Failure to properly exhaust this administrative remedy bars a civil action for discrimination. See, e.g., Brown, 425 U.S. at 832-33; Guice-Mills v. Brown, 882 F. Supp. 1427, 1429 (S.D.N.Y. 1995); Knowles v. Postmaster General, U.S. Postal Service, 656 F. Supp. 593, 597 (D. Conn. 1987); Slaughter, 1995 U.S. Dist. LEXIS 19617, 1995 WL 780971 *4
It is undisputed that plaintiff first contacted an EEO counselor on August 29, 1994, alleging that discrimination based upon race, color, and national origin occurred when he was denied employment as a casual employee in January, 1989, May 23, 1993, May 1, 1994, and in June, 1994. Even if plaintiff's last denial of reemployment occurred at the end of June, 1994, his contact with the EEO counselor did not occur until two months had passed. Therefore, plaintiff failed to initiate contact with an EEO counselor within the requisite time frame.
Plaintiff's failure to contact an EEO counselor within the 45 day period may be excused, however, if he can show that he qualifies for a regulatory or equitable exception to the timeliness requirement.
Regulatory exceptions are set forth at 29 C.F.R. § 1614.105(a)(2) which provides:
The agency or the Commission shall extend the 45-day time limit in paragraph (a)(1) of this section when the individual shows that he or she was not notified of the time limits and was not otherwise aware of them, that he or she did not know and reasonably should not have known that the discriminatory matter or personnel action occurred, that despite due diligence he or she was prevented by circumstances beyond his or her control from contacting the counselor within the time limits, or for other reasons considered sufficient by the agency or Commission.

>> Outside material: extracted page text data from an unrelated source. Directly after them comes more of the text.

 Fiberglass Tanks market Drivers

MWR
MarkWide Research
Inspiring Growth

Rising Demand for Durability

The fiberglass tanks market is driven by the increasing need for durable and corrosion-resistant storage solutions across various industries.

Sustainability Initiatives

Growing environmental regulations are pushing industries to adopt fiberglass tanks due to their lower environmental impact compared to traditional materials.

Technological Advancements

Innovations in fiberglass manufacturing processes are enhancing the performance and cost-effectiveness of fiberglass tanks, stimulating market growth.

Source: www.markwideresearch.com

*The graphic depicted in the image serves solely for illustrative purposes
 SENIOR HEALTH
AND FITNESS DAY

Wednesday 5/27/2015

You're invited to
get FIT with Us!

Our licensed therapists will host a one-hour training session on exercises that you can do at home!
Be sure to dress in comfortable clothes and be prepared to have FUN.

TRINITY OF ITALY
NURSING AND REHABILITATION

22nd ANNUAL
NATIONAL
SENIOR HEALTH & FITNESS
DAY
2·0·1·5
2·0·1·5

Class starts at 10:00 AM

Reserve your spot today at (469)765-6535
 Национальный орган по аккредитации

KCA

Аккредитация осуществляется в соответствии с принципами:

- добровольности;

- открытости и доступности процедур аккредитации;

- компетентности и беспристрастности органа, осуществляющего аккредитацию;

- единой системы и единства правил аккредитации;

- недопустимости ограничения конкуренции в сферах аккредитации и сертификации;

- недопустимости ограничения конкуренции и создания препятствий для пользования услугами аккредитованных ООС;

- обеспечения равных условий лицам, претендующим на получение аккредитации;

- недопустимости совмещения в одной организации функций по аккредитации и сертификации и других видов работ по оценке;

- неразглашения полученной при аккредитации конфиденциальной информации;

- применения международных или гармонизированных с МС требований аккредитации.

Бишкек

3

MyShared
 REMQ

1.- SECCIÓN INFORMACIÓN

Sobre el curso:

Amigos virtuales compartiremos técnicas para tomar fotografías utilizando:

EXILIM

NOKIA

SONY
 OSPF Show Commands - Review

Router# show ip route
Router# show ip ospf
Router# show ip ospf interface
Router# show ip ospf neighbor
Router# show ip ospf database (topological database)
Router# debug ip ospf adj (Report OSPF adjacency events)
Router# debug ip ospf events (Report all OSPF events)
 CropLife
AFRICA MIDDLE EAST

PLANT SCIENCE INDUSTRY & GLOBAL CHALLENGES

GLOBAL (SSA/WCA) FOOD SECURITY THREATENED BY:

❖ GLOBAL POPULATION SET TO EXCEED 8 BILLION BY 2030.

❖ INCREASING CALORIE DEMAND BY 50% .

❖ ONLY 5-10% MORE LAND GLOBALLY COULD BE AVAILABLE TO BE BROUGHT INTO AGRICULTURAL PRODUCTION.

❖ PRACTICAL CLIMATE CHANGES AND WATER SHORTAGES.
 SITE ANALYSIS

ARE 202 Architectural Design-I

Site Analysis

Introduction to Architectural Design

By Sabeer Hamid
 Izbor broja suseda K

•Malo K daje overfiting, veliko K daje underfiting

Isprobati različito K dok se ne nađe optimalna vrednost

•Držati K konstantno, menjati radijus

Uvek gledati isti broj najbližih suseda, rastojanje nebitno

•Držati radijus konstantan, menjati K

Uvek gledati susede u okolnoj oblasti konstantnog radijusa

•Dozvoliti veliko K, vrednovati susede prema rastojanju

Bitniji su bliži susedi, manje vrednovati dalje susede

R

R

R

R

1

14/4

29 C.F.R. § 1614.105(a)(2). In addition, the United States Supreme Court has recognized certain equitable exceptions to the timeliness requirements. The Court has limited these exceptions and permitted equitable tolling in circumstances:
...where the claimant has actively pursued his judicial remedies by filing a defective pleading during the statutory period, or where the complaint has been induced or tricked by his adversary's misconduct into allowing the filing deadline to pass. We have generally been much less forgiving in receiving late filings where the claimant failed to exercise due diligence in preserving his legal rights.